ザ・クラウン THE CROWN Season3-10 心の叫び
原作・制作:ピーター・モーガン 2019年 ドラマ( Netflix )


Netflixオリジナルの中で一番好きなドラマが「ザ・クラウン」。

英国王室を舞台に、女王エリザベス2世とロイヤルファミリーの人生を描いたこのドラマは、Season3からキャストを刷新。

在位中の女王をはじめ、現在活躍しているロイヤルファミリーをこうも忖度なしにドラマ化するのは日本の感覚から考えると驚きだが、王室の人々の内面を描く秀逸なヒューマンドラマ。「ハウス・オブ・ウィンザー」として積み重ねた歴史が背景にあることで、全てのエピソードに深みと重みが加わっている。

とにかく、一度観ただけでは飽き足らず、なんども繰り返しみたくなるのがこの作品。昨夜はSeason3のラストエピソード「心の叫び」を鑑賞した。

このエピソードの主役は女王の妹マーガレット王女。

彼女とその夫である民間出身の写真家アンソニーの婚姻関係は破綻している。
彼には不倫相手がおり、マーガレットの心は荒れている。自分も当てつけのように若い男と浮気をするが、それがパパラッチにすっぱ抜かれて新聞の一面を飾ってしまう。少なくともこのような不祥事が公になってしまうことは、当時の王室の人間としては許されることではない。

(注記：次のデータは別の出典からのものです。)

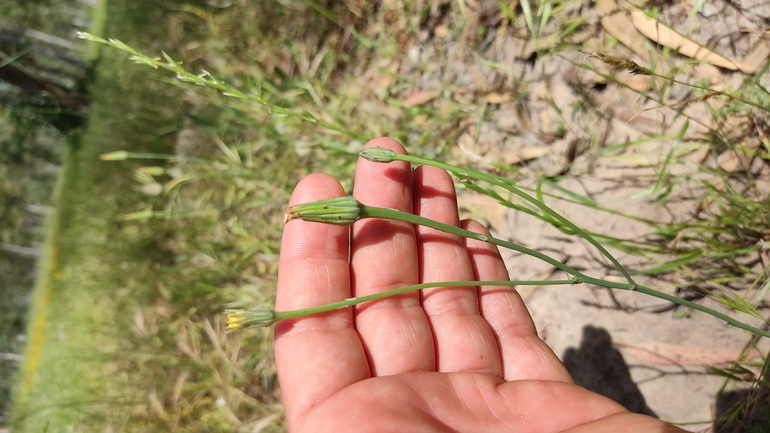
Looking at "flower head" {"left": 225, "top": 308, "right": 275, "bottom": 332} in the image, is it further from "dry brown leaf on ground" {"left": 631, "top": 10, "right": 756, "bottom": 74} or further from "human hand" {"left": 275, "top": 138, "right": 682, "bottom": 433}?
"dry brown leaf on ground" {"left": 631, "top": 10, "right": 756, "bottom": 74}

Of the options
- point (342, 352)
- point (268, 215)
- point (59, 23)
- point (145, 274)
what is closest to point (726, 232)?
point (342, 352)

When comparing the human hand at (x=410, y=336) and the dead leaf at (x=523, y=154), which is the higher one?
the dead leaf at (x=523, y=154)

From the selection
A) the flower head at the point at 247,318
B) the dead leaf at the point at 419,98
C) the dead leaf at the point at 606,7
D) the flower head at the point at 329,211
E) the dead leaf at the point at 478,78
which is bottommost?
the flower head at the point at 247,318

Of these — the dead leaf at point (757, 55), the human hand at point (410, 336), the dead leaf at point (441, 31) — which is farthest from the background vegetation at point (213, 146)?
the human hand at point (410, 336)

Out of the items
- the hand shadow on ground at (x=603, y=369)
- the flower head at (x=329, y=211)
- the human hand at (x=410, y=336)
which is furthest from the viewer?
the hand shadow on ground at (x=603, y=369)

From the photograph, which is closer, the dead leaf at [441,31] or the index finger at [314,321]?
the index finger at [314,321]

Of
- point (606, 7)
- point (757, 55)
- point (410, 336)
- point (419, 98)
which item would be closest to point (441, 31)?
point (419, 98)

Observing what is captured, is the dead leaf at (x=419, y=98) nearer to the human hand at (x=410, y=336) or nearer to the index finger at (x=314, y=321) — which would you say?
the human hand at (x=410, y=336)

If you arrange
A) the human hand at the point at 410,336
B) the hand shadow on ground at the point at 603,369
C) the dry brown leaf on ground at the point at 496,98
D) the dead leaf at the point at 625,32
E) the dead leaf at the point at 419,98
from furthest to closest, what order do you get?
the dead leaf at the point at 419,98
the dry brown leaf on ground at the point at 496,98
the dead leaf at the point at 625,32
the hand shadow on ground at the point at 603,369
the human hand at the point at 410,336
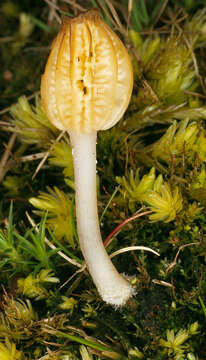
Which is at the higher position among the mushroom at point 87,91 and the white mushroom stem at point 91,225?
the mushroom at point 87,91

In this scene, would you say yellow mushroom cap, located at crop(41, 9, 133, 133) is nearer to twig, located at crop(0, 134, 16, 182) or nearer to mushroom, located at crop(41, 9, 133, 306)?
mushroom, located at crop(41, 9, 133, 306)

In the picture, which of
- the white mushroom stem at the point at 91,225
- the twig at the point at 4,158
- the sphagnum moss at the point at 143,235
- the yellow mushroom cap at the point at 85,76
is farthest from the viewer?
the twig at the point at 4,158

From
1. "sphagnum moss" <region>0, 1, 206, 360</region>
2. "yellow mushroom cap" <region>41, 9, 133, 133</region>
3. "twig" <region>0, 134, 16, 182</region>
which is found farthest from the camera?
"twig" <region>0, 134, 16, 182</region>

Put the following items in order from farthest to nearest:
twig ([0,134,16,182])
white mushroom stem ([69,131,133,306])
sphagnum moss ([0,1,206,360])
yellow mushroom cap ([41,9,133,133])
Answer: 1. twig ([0,134,16,182])
2. sphagnum moss ([0,1,206,360])
3. white mushroom stem ([69,131,133,306])
4. yellow mushroom cap ([41,9,133,133])

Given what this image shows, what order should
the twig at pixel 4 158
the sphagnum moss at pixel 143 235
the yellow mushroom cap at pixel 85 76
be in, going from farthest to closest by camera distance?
the twig at pixel 4 158
the sphagnum moss at pixel 143 235
the yellow mushroom cap at pixel 85 76

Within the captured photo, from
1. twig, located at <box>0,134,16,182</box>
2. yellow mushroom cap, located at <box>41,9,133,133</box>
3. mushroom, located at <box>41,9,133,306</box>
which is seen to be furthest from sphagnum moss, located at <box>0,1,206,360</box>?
yellow mushroom cap, located at <box>41,9,133,133</box>

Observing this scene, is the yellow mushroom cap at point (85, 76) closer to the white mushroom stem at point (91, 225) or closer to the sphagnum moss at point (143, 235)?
the white mushroom stem at point (91, 225)

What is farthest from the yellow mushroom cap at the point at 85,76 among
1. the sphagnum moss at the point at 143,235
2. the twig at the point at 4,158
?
the twig at the point at 4,158

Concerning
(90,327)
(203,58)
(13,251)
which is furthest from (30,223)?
(203,58)

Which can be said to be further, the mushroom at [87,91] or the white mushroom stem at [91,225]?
the white mushroom stem at [91,225]
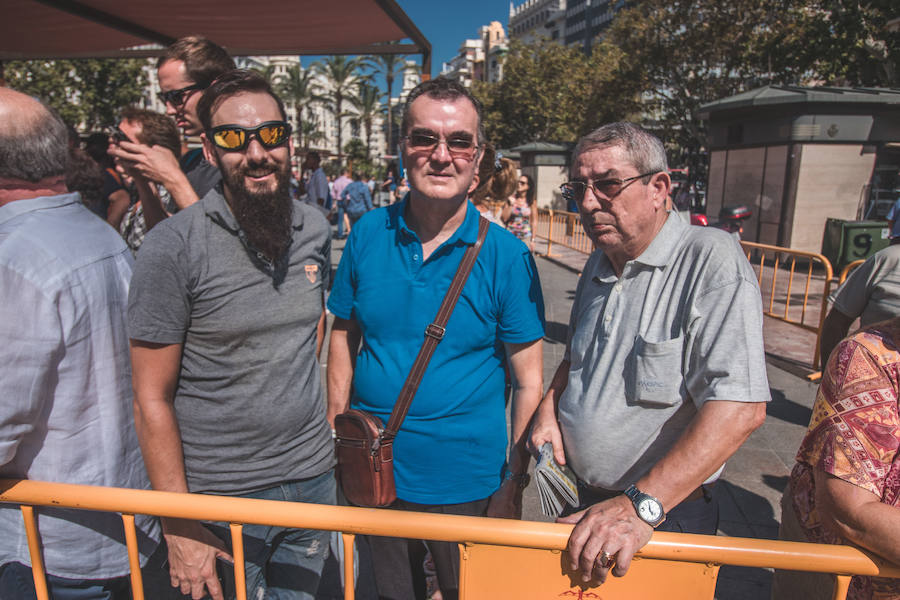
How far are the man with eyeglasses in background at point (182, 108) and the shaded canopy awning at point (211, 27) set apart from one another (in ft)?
6.89

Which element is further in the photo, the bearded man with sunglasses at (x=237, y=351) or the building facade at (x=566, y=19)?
the building facade at (x=566, y=19)

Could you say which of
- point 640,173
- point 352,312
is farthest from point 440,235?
point 640,173

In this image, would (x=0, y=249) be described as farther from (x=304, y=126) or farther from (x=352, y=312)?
(x=304, y=126)

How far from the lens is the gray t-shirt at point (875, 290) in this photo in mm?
3020

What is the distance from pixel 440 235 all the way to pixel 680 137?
25633 mm

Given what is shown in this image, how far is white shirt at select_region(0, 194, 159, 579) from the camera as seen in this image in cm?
141

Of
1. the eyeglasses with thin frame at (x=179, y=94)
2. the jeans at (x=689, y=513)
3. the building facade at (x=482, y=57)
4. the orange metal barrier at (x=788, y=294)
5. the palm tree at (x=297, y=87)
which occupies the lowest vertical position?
the orange metal barrier at (x=788, y=294)

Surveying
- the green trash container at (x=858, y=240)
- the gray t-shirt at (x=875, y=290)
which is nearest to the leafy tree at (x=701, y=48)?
the green trash container at (x=858, y=240)

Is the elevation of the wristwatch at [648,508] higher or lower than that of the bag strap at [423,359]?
lower

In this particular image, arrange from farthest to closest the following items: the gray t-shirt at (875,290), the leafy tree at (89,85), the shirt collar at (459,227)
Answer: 1. the leafy tree at (89,85)
2. the gray t-shirt at (875,290)
3. the shirt collar at (459,227)

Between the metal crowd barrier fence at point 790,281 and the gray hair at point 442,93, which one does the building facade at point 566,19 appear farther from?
the gray hair at point 442,93

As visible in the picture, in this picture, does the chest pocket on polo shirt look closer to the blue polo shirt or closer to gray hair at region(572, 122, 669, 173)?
the blue polo shirt

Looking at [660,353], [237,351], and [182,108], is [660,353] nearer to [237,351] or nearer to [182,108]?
[237,351]

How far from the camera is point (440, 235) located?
1.97m
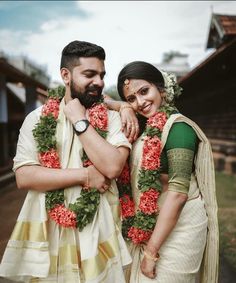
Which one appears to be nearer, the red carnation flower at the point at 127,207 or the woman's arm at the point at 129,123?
the woman's arm at the point at 129,123

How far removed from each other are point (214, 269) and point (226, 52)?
6061 millimetres

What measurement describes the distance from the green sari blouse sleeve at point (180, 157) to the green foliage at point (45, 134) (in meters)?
0.66

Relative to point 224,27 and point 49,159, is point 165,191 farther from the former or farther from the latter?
point 224,27

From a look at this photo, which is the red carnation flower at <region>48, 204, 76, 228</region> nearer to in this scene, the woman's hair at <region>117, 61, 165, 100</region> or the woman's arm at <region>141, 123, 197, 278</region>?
the woman's arm at <region>141, 123, 197, 278</region>

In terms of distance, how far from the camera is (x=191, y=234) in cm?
201

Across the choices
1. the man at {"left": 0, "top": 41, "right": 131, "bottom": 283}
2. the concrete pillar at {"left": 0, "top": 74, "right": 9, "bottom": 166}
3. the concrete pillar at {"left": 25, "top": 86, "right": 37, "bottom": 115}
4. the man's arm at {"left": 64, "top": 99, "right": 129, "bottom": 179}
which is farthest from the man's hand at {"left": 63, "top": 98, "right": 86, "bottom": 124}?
the concrete pillar at {"left": 25, "top": 86, "right": 37, "bottom": 115}

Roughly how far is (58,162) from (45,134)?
0.56ft

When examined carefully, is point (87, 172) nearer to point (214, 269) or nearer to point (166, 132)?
point (166, 132)

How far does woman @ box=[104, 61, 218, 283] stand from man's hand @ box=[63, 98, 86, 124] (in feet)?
1.12

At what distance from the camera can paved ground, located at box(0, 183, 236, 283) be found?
370cm

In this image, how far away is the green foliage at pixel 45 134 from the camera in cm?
182

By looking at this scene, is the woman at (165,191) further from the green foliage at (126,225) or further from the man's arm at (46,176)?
the man's arm at (46,176)

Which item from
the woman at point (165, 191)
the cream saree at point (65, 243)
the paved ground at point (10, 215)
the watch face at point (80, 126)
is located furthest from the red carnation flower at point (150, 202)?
the paved ground at point (10, 215)

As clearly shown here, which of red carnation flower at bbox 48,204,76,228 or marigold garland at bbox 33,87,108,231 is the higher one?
marigold garland at bbox 33,87,108,231
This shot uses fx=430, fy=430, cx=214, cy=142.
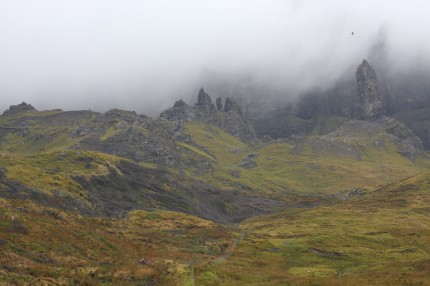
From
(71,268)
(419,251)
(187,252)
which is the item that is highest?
(71,268)

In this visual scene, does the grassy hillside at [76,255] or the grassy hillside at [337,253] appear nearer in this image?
the grassy hillside at [76,255]

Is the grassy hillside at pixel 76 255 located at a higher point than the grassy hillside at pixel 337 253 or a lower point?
higher

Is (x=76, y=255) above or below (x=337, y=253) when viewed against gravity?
above

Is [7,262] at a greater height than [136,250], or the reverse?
[7,262]

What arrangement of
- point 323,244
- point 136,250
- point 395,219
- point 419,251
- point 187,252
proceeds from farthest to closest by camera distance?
point 395,219 → point 323,244 → point 419,251 → point 187,252 → point 136,250

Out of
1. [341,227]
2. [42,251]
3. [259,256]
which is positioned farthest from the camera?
[341,227]

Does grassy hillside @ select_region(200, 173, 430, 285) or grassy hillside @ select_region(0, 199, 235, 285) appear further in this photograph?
grassy hillside @ select_region(200, 173, 430, 285)

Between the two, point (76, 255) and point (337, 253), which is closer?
point (76, 255)

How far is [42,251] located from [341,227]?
116860mm

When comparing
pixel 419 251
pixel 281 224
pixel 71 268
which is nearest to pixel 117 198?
pixel 281 224

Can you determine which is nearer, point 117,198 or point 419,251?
point 419,251

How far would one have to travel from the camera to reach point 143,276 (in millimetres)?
53312

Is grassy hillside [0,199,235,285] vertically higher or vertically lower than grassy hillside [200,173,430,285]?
higher

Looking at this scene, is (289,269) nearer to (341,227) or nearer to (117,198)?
(341,227)
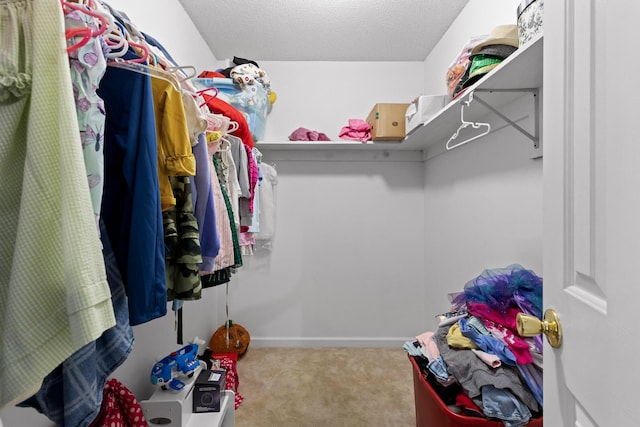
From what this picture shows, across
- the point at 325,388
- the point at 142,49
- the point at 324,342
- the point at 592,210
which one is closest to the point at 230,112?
the point at 142,49

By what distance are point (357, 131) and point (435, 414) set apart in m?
1.98

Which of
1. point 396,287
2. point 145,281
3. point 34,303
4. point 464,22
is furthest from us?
point 396,287

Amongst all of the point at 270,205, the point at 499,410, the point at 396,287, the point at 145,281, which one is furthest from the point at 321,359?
the point at 145,281

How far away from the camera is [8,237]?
485mm

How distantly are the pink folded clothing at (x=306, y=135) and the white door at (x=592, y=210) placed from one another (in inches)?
77.0

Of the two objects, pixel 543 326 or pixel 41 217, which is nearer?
pixel 41 217

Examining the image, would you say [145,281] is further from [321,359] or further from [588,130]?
[321,359]

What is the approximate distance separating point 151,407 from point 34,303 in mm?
1140

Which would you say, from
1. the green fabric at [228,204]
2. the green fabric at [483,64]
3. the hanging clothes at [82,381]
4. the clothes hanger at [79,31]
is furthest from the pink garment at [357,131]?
the hanging clothes at [82,381]

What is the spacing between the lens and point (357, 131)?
2.49 meters

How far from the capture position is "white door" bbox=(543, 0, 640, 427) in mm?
410

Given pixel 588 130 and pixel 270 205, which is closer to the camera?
pixel 588 130

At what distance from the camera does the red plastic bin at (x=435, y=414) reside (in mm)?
1016

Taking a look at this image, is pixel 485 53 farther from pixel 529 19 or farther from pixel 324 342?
pixel 324 342
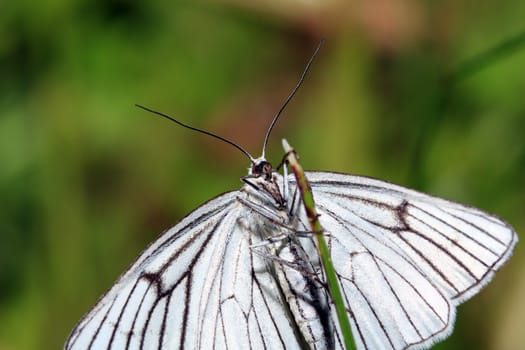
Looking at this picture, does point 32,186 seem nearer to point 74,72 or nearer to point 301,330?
point 74,72

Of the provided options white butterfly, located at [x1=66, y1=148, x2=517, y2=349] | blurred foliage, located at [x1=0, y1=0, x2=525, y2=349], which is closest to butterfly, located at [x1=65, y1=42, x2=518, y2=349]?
white butterfly, located at [x1=66, y1=148, x2=517, y2=349]

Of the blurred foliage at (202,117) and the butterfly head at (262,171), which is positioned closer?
the butterfly head at (262,171)

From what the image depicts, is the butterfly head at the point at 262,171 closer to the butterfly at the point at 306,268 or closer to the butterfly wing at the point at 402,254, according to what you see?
the butterfly at the point at 306,268

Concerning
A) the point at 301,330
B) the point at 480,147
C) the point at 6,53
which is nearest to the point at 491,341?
the point at 480,147

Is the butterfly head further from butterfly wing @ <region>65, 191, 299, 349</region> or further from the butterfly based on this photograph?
butterfly wing @ <region>65, 191, 299, 349</region>

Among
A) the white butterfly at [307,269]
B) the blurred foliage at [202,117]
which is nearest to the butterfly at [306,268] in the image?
the white butterfly at [307,269]
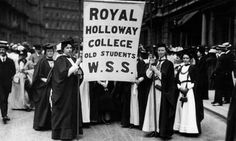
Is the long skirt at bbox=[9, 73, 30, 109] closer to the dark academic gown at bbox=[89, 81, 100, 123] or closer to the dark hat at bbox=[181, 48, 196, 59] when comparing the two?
the dark academic gown at bbox=[89, 81, 100, 123]

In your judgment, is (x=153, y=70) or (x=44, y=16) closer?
(x=153, y=70)

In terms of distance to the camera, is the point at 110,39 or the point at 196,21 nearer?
the point at 110,39

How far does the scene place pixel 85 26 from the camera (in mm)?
6301

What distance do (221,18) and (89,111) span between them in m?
13.6

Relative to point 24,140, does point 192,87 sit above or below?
above

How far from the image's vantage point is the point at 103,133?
7562mm

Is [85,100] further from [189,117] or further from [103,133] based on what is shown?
[189,117]

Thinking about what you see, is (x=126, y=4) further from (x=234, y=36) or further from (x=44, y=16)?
(x=44, y=16)

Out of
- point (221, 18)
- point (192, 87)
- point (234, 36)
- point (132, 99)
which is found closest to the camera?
point (192, 87)

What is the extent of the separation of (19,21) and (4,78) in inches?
2131

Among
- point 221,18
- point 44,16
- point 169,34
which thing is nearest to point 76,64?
point 221,18

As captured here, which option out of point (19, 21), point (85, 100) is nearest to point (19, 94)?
point (85, 100)

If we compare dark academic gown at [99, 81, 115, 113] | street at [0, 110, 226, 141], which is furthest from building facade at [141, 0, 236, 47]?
street at [0, 110, 226, 141]

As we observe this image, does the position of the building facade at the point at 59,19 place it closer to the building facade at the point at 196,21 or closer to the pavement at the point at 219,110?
the building facade at the point at 196,21
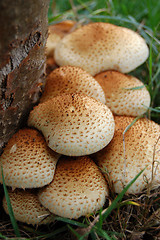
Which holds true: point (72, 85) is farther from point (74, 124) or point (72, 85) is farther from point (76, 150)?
point (76, 150)

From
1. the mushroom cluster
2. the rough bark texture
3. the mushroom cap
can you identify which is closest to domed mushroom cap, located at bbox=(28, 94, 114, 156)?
the mushroom cluster

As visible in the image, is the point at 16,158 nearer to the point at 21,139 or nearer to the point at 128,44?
the point at 21,139

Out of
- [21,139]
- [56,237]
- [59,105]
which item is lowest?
[56,237]

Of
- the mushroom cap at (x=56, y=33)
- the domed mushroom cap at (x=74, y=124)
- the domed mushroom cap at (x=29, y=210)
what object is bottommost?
the domed mushroom cap at (x=29, y=210)

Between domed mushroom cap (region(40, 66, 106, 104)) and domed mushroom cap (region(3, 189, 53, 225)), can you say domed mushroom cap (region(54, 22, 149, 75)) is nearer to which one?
domed mushroom cap (region(40, 66, 106, 104))

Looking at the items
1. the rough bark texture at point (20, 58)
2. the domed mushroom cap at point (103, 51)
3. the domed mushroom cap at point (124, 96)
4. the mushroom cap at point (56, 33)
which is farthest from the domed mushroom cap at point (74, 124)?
the mushroom cap at point (56, 33)

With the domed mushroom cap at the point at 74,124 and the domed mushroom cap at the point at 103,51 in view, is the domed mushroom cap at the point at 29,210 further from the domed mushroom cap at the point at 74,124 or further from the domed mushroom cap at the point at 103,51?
the domed mushroom cap at the point at 103,51

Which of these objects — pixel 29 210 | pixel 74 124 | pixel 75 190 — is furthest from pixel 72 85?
pixel 29 210

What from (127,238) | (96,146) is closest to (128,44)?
(96,146)
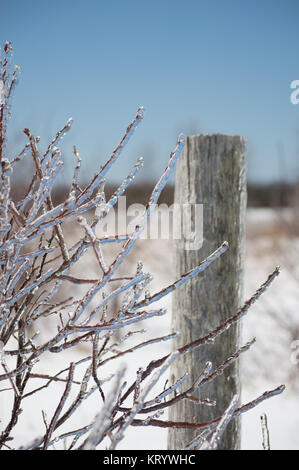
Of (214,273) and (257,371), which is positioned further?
(257,371)

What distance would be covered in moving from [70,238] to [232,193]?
5.49 meters

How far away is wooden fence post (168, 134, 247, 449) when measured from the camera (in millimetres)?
2031

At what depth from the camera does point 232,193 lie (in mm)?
2070

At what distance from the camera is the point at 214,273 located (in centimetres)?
203

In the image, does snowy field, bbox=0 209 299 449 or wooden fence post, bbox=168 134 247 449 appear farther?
snowy field, bbox=0 209 299 449

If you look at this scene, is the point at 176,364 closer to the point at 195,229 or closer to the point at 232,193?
the point at 195,229

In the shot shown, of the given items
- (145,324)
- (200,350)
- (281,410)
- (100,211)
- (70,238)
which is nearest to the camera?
(100,211)

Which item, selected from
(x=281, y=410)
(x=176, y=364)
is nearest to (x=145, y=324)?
(x=281, y=410)

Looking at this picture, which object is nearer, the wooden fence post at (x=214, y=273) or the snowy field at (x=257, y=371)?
the wooden fence post at (x=214, y=273)

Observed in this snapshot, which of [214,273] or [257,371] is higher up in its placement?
[214,273]

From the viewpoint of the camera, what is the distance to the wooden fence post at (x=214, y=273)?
203 centimetres

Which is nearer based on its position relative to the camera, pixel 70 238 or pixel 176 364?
pixel 176 364

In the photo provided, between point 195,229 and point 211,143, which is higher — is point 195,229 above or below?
below
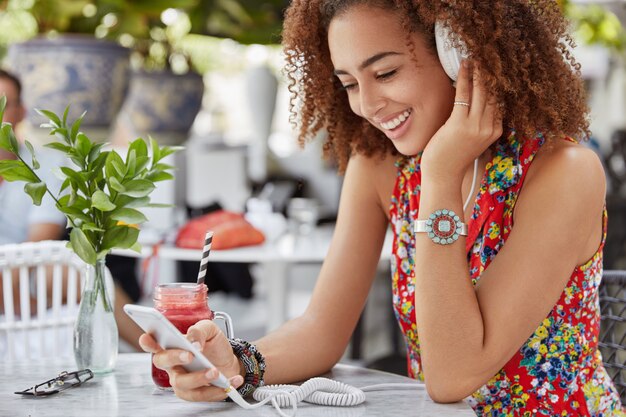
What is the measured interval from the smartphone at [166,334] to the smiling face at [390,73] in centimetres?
54

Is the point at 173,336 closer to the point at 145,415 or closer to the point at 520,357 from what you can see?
the point at 145,415

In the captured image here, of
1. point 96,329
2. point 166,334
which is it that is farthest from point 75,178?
point 166,334

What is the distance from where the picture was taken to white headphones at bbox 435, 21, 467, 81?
143 centimetres

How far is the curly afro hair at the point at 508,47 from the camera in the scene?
1.44 meters

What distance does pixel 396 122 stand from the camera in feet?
4.93

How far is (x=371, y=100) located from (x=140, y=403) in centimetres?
62

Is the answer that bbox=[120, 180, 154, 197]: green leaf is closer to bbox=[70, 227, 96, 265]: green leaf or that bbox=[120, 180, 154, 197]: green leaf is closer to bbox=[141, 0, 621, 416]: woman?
bbox=[70, 227, 96, 265]: green leaf

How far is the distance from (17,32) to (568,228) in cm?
465

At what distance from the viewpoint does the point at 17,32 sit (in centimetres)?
532

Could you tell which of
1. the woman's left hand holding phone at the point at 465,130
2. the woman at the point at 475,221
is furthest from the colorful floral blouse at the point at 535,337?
the woman's left hand holding phone at the point at 465,130

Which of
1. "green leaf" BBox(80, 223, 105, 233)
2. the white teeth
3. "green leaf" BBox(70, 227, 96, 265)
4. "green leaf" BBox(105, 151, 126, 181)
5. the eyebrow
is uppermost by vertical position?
the eyebrow

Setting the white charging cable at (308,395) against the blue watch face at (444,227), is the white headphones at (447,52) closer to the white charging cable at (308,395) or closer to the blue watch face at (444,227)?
the blue watch face at (444,227)

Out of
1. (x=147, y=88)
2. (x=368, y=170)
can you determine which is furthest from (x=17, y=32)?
(x=368, y=170)

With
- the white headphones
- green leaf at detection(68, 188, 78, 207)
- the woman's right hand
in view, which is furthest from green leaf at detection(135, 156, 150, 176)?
the white headphones
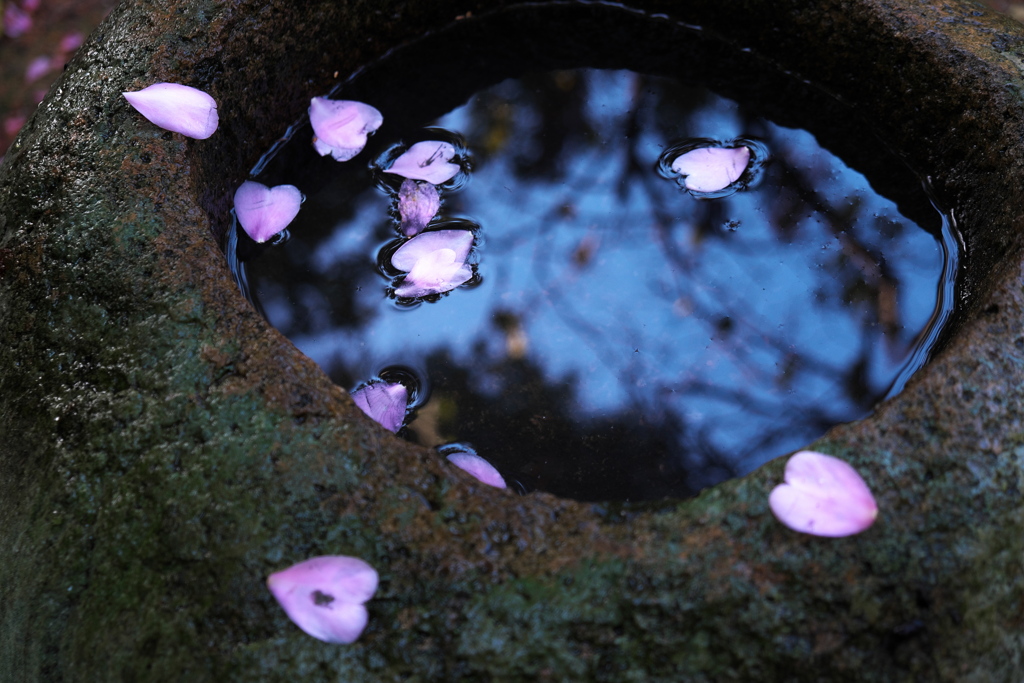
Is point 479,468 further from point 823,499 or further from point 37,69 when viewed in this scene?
point 37,69

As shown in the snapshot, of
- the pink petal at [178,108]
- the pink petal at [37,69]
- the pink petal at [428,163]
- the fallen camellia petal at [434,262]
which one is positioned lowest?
the pink petal at [37,69]

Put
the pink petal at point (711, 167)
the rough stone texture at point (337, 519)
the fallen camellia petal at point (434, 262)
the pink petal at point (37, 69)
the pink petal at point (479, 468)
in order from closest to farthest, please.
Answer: the rough stone texture at point (337, 519), the pink petal at point (479, 468), the fallen camellia petal at point (434, 262), the pink petal at point (711, 167), the pink petal at point (37, 69)

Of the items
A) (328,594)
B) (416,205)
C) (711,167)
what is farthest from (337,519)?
(711,167)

追い詰められた彼女は大量の薬を服用し、一時危険な状態に陥る。
命は取り留めたものの、これがアンソニーとの別れへとつながっていく。
この、よくある男と女の破綻物語は、彼女が王室の人間であるという特別な事情によって別の色を帯びている。

マーガレットの初恋相手は父親であるジョージ6世の侍従武官ピーター・タウンゼントだった。離婚歴のあった彼とは結ばれることを許されず、彼女は悲嘆にくれる。破天荒で自由に生きた印象のある彼女だが、その後も男運には恵まれていたとは言い難い。

このエピソードのタイトルである「心の叫び」でも表現されていたように、彼女はいつも寂しかったのだと思う。年の離れたタウンゼントに惹かれたのも、父のように自分溺愛してくれることを男性に求めていたのかもしれない。 

自分を王族として特別扱いしないアンソニーに惹かれた一方で、大切にされないことに苦しむマーガレット。不器用で寂しがりやで、でも王女としてのプライドを棄てることもできず、結局のところ「孤独」だったのだと思う。
だからこそ彼女の「心の叫び」が痛かった。

ところで、このドラマでマーガレットを演じているヘレナ・ボナム・カーターは、「英国王のスピーチ」ではジョージ6世を支える妻で王妃(エリザベス女王とマーガレット王女の母)を演じている。
こちらの映画では、愛を与えられることを切望するマーガレット王女とは対照的に、大切な人に存分に愛を与えることができる心の広い女性を演じている。

同じ人物が演じた2人の女性を見るにつけ、人は求めるよりも与えることで、幸福感を得ことができるのだとつくづく思う。
でも、与えることを自然にできる人以外には、それは決して簡単なことではない。求めること(与えられること・愛されること)に執着すれば、心に傷を負って苦しむことになるとわかりながら、やめらない。結局はその傷を自分で癒し、与える側の境地にたどり着くしかないのだ。

そうは言っても「心の叫び」を抱えた人生を否定するわけではない。苦悩はあれど、それはひとつの生き方だ。求めつづけることも個性のひとつだし、そのような生き方が人々の心に何かを残すのもまた事実なのだから。